Oilfield Service Companies Struggle Amid Industry Consolidation

The wave of mega-mergers in the U.S. oil and gas sector that began last year and persists into this year has significantly impacted oilfield services.

The client base for oilfield services has shrunk considerably compared to two years ago. It’s a buyers’ market for oilfield services, and this scenario is expected to continue as producer consolidation persists.

SLB and Halliburton disclosed their second-quarter results recently, showing robust international business but weaker domestic performance. Baker Hughes, which also released its report on Thursday, highlighted strong international results without much to boast about domestically. This pattern is becoming more pronounced.

The series of mega-mergers in the U.S. oil and gas sector that started last year and continued into this year has had widespread effects, most notably on oilfield services, and not in a positive way.

“When customers merge, you might have someone running seven rigs and another five rigs, which totals 12. But when they combine, they operate just 10,” said Chris Wright, CEO of Liberty Energy, to Reuters. Liberty exceeded expectations last quarter, yet the outlook for both the company and the sector remains bleak, according to Zacks.

The June Dallas Fed Energy Survey painted a grim picture of the industry, with the equipment utilization index falling below zero and the operating margin index for oilfield services doing the same. The price index for these firms remains positive but dropped sharply from 25 to 3.9.

Oilfield service providers are struggling due to a much smaller client pool compared to two years ago, aggressively seeking synergies favored by merging companies. Reuters noted that Diamondback Energy, for instance, anticipated $550 million in annual synergy savings post its Endeavor Energy acquisition, primarily from operations, impacting oilfield services.

The consolidation trend results in less work for oilfield service providers. However, this is only part of the problem. “Industry consolidation is the main driver of change currently,” a Dallas Fed Energy Survey respondent stated in June.
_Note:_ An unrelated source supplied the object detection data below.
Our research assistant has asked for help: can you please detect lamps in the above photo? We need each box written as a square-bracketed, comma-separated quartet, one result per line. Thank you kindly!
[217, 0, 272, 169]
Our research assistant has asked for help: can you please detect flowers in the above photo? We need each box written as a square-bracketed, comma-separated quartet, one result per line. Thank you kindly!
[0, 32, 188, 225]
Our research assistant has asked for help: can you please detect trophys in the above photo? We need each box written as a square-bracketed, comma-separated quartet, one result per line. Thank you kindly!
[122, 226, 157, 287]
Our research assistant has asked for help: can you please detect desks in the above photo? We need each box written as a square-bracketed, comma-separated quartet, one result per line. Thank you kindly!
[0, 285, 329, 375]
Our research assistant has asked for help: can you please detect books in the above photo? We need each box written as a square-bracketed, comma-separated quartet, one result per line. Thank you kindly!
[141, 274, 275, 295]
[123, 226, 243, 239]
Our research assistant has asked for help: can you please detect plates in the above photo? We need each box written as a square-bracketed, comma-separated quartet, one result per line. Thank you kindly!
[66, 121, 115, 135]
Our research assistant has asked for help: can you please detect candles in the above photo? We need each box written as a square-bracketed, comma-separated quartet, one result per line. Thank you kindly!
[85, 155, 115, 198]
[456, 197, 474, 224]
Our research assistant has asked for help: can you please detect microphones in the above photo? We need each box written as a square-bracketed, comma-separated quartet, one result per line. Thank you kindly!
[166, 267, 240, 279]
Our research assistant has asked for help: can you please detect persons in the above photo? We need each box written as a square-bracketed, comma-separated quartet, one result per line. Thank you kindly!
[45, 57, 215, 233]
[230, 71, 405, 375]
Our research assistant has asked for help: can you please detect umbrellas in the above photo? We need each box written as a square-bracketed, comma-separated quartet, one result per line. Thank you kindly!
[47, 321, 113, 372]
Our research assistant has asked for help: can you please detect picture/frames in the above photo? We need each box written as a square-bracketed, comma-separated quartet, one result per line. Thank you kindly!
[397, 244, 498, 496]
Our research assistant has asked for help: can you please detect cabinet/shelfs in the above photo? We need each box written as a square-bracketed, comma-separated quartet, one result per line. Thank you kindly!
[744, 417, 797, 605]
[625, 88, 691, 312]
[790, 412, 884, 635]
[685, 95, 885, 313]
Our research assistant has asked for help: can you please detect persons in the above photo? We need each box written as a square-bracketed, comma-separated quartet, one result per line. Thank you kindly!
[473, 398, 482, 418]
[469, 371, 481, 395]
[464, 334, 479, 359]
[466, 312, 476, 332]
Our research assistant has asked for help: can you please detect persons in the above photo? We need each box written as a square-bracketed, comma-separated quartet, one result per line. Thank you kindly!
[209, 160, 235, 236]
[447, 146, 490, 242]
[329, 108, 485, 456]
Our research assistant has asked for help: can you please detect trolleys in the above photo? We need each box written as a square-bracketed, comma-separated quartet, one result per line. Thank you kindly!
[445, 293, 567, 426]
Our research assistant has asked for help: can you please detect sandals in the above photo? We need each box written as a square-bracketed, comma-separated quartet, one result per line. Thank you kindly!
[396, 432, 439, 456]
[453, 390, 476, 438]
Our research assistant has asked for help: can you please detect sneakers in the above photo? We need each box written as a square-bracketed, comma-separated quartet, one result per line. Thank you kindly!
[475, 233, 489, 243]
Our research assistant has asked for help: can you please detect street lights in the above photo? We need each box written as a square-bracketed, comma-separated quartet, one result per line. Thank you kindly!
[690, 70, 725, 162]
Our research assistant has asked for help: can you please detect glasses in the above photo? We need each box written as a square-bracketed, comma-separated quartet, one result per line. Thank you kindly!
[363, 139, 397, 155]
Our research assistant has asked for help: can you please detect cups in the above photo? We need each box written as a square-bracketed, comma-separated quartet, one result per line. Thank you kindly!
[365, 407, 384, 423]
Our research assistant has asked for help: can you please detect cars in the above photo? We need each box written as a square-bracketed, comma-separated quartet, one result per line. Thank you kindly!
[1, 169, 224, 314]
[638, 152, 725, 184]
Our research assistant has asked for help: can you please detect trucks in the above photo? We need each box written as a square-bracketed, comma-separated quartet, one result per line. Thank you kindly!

“Many competitors have highly consolidated work profiles and customer bases,” the respondent added. “As consolidation occurs, the acquiring company often does not retain existing service companies. These companies, once cut loose, search for a lifeline and often work for negative margin rates, doing whatever they can to cover fixed costs.”

This trend has mostly hurt smaller players, driving some to bankruptcy while others seek long-term commitments from their dwindling client base.

Fracking services provider Nitro Fluids, for example, filed for Chapter 11 bankruptcy protection earlier this year, citing a significant revenue drop due to industry consolidation. Reuters reported the company’s revenues fell from about $1.2 million monthly last year to less than $100,000 this year.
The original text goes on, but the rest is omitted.